O principal avanço legislativo do semestre foi a lei originada que passou a prever o acesso de atletas surdos ao Bolsa Atleta municipal. Com a mudança, surdoatletas que participam de competições oficiais reconhecidas pela Confederação Brasileira de Desportos de Surdos passam a ter previsão legal de acesso ao benefício, dentro dos critérios do programa.
Para Zoe, a medida amplia o reconhecimento a atletas que representam a cidade e ainda enfrentam barreiras de acesso às políticas públicas de incentivo ao esporte.“Os surdoatletas treinam, competem e levam o nome de São Paulo adiante. Essa lei garante que eles também sejam reconhecidos nas políticas municipais de incentivo ao esporte”, afirma a vereadora.

Fiscalização e ordem urbana
Na área de fiscalização, Zoe preside a CPI do Metanol, criada para apurar a comercialização de bebidas alcoólicas adulteradas na capital. A comissão investiga a procedência e a qualidade de bebidas vendidas em bares, restaurantes e estabelecimentos similares, diante dos riscos à saúde pública e à segurança do consumidor.
Também nessa linha de proteção à população, a vereadora informou que apresentará substitutivo ao PL 83/2026, com foco no funcionamento de estabelecimentos que comercializam bebidas alcoólicas próximos a áreas sensíveis, como hospitais, casas de saúde, unidades de pronto atendimento, clínicas de repouso, instituições de longa permanência para idosos, CAPS, centros de reabilitação e unidades de atendimento psicoterapêutico.
Pela proposta, estabelecimentos que funcionem com portas, janelas ou vãos abertos, ou que utilizem terraços, varandas e espaços semelhantes, não poderão funcionar entre 22h e 7h quando causarem prejuízo ao sossego público nas proximidades desses equipamentos. O texto também prevê a possibilidade de operações integradas com forças de segurança e outros órgãos públicos para garantir a ordem pública e o sossego urbano.
“São Paulo precisa conciliar atividade econômica com respeito ao descanso, à saúde e à segurança das pessoas. Em áreas sensíveis, como hospitais e casas de repouso, o poder público precisa agir com responsabilidade”, destaca Zoe.

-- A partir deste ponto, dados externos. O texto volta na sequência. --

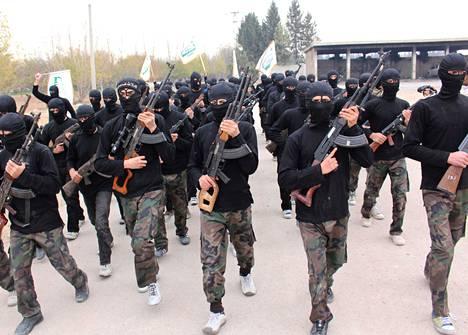 Islamistiseen Ahrar al-Sham -järjestöön kuuluvat tuoreet taistelijat marssivat valmistujaisissaan harjoitusleirillä Damaskoksen lähellä marraskuussa.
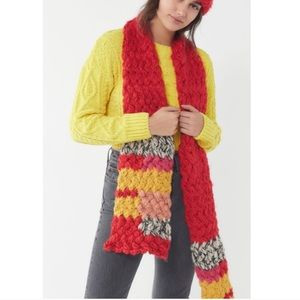 New UO Chunky Knit Scarf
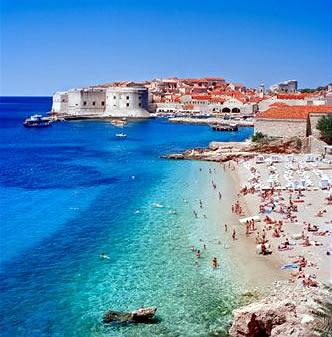 Пляж Банье в Дубровнике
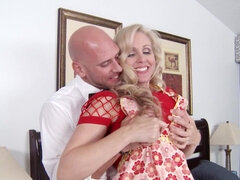 Cheating Julia Ann gives the best tit-jobs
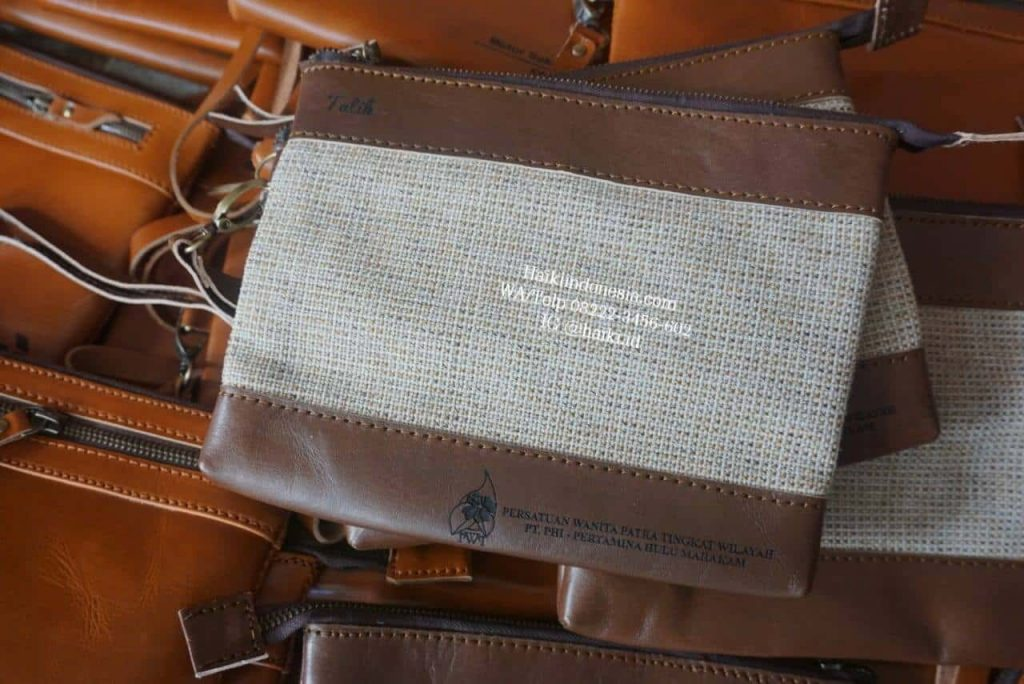Souvenir clutch kulit asli kombinasi wool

Na segurança pública, Zoe também defende o PL 393/2025, que autoriza o Executivo a prestar assessoria jurídica gratuita a integrantes da Guarda Civil Metropolitana que respondam a processos judiciais ou administrativos em razão do exercício de suas funções. A proposta busca oferecer respaldo institucional aos agentes que atuam na proteção da população, sem afastar a responsabilização individual em casos de irregularidade.
Mães atípicas e defesa da vida
Na pauta social, a vereadora apresentou o PL 157/2026, que inclui o Dia da Mãe Atípica no Calendário Oficial de Eventos da cidade, em 30 de novembro. A iniciativa reconhece a rotina de mulheres que cuidam de filhos com deficiência, transtornos do neurodesenvolvimento ou condições que exigem atenção contínua.

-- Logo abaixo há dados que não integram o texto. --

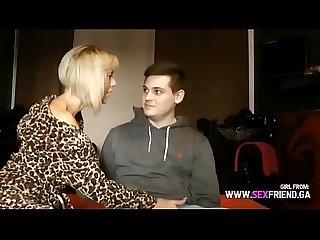 Deutsche milf lutscht den schwanz von nachbarsjungen girl from www sexfriend gq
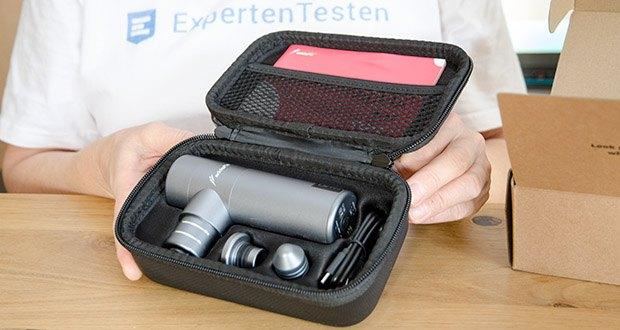 addsfit Massagepistole Mini im Test - wird in einer kompakten und stilvollen Tragetasche mitgeliefert, die sie zum perfekten Reisebegleiter und Geschenk für jedermann macht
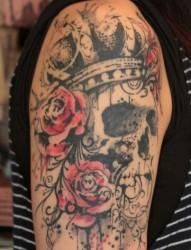 手臂上漂亮的狐狸纹身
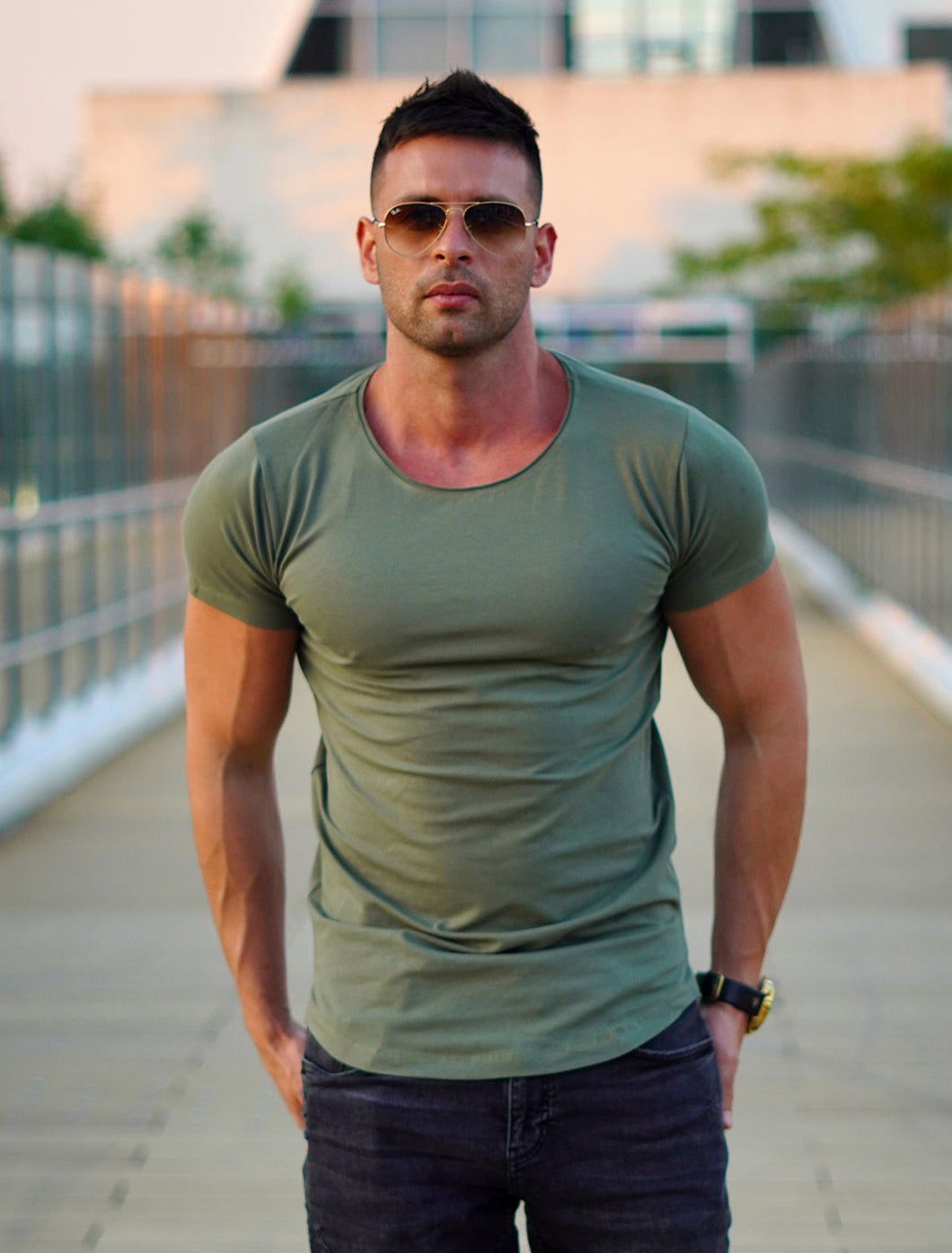 Men's Plain T-shirt - Army Green Round Neck Longline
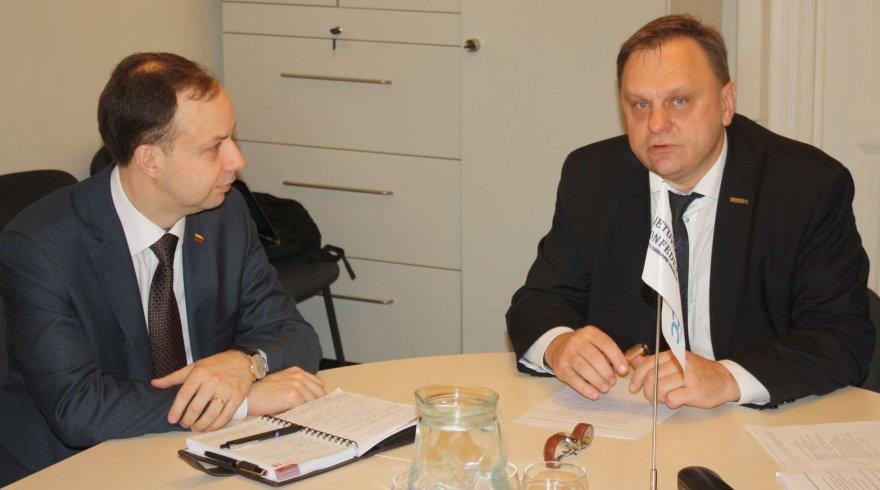 Valdas Sutkus (dešinėje ir Aurelijus Veryga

Zoe também é autora do PL 160/2026, que prevê sanções administrativas a estabelecimentos e profissionais que praticarem aborto ilegal no município. A proposta trata o tema pelo eixo da responsabilização administrativa, dentro das competências municipais, e reforça a defesa da vida como uma das bandeiras centrais do Partido Liberal.
Com as iniciativas, Zoe Martínez reforça uma atuação voltada à inclusão, fiscalização, ordem urbana, segurança pública, proteção das famílias e defesa de valores ligados à vida.